Após envio de nota oficial do Hospital Escola Álvaro Alvim, o diretor administrativo Flávio Persilva Hoslzle procurou a reportagem do Terceira Via por telefone para se defender, alegando que não possui privilégios junto à Secretaria de Saúde, e que lamenta ter sido citado em denúncia que ele considera improcedente. “O Hospital Álvaro Alvim não recebe vantagens, muito menos eu. Basta verificar o faturamento do Hospital Dr.Beda na Secretaria de Saúde, e constatar que foi maior que o do Álvaro Alvim em atendimentos oncoló- gicos. Isto não precisava chegar à imprensa, nem ter meu nome divulgado desta forma. Bastava os representantes de cada unidade se reunir com a Secretaria de Saúde para conversarmos e nos entendermos”, frisou.
O Jornal Terceira Via não conseguiu contato com o responsável pelo órgão estadual que regula os leitos em Campos, o médico Cláudio Petrucci. Um contato foi feito com sua secretária às 13h40 na última quinta-feira (1º), que ficou de comunicá-lo sobre o assunto. Apesar das inúmeras tentativas, até o fechamento desta edição, a equipe de reportagem continuou sem o retorno.
Os números do câncer
Embora a secretária de Saúde, Fabiana Catalani, não tenha respondido ao pedido do vereador Cláudio Andrade desde o ano passado sobre a quantidade de atendimentos oncoló- gicos no município, a reportagem do Terceira Via acionou a assessoria de comunicação da Prefeitura de Campos para levantamento de dados. Foram solicitados esclarecimentos sobre supostos favorecimentos ao Hospital Escola Álvaro Alvim e sobre o número de atendimentos de cada Unacon (Alvaro Alvim, Beneficência Portuguesa e Beda).
A nota da Superintendência de Comunicação afirma que não há tratamento privilegiado a nenhuma unidade contratualizada. As vagas disponibilizadas passam pelo Setor de Regulação da Secretaria Estadual de Saúde, e que o paciente tem o direito de escolher em qual unidade deseja fazer o tratamento, e que a autorização para pacientes oncológicos do SUS segue as normas vigentes nas portarias ministeriais.

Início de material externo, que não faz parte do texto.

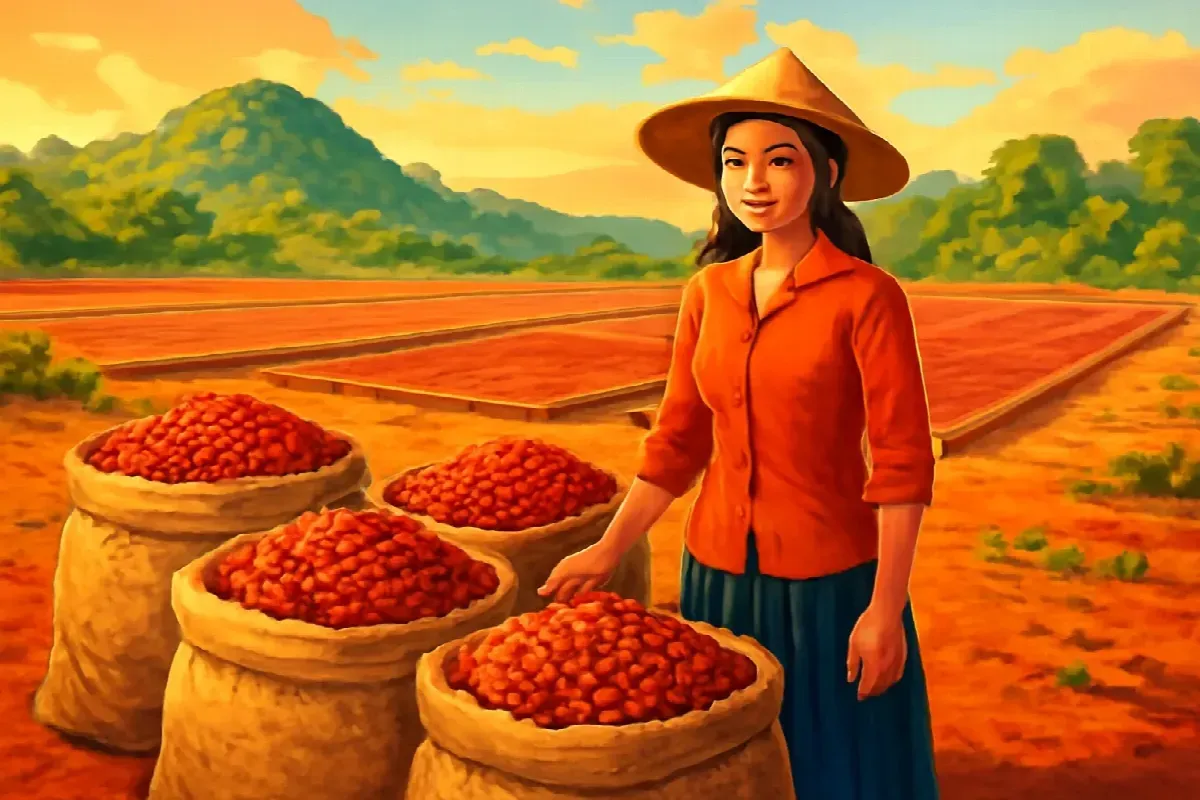 Bao phân năm mươi ký mùa cà phê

Segundo a assessoria do governo, o Hospital Álvaro Alvim tem condições de atender aos procedimentos oncológicos e não usufrui de privilégios, assim como as outras duas Unacons (Beneficência e Beda). Quanto aos números solicitados de atendimentos em cada unidade oncológica de Campos, a nota da Prefeitura não foi específica e objetiva.
Em vez de detalhar o número de pacientes do SUS encaminhados para cada um dos hospitais conveniados, a nota informou que em 2017, foram atendidos com quimioterapia e radioterapia 5.500 pessoas. Os pacientes com alta provisória e acompanhados por cinco anos foram 13.800; e o total de pacientes registrados pelo Sistema Estadual de Regulação no município de Campos foi de 19.300 assistidos.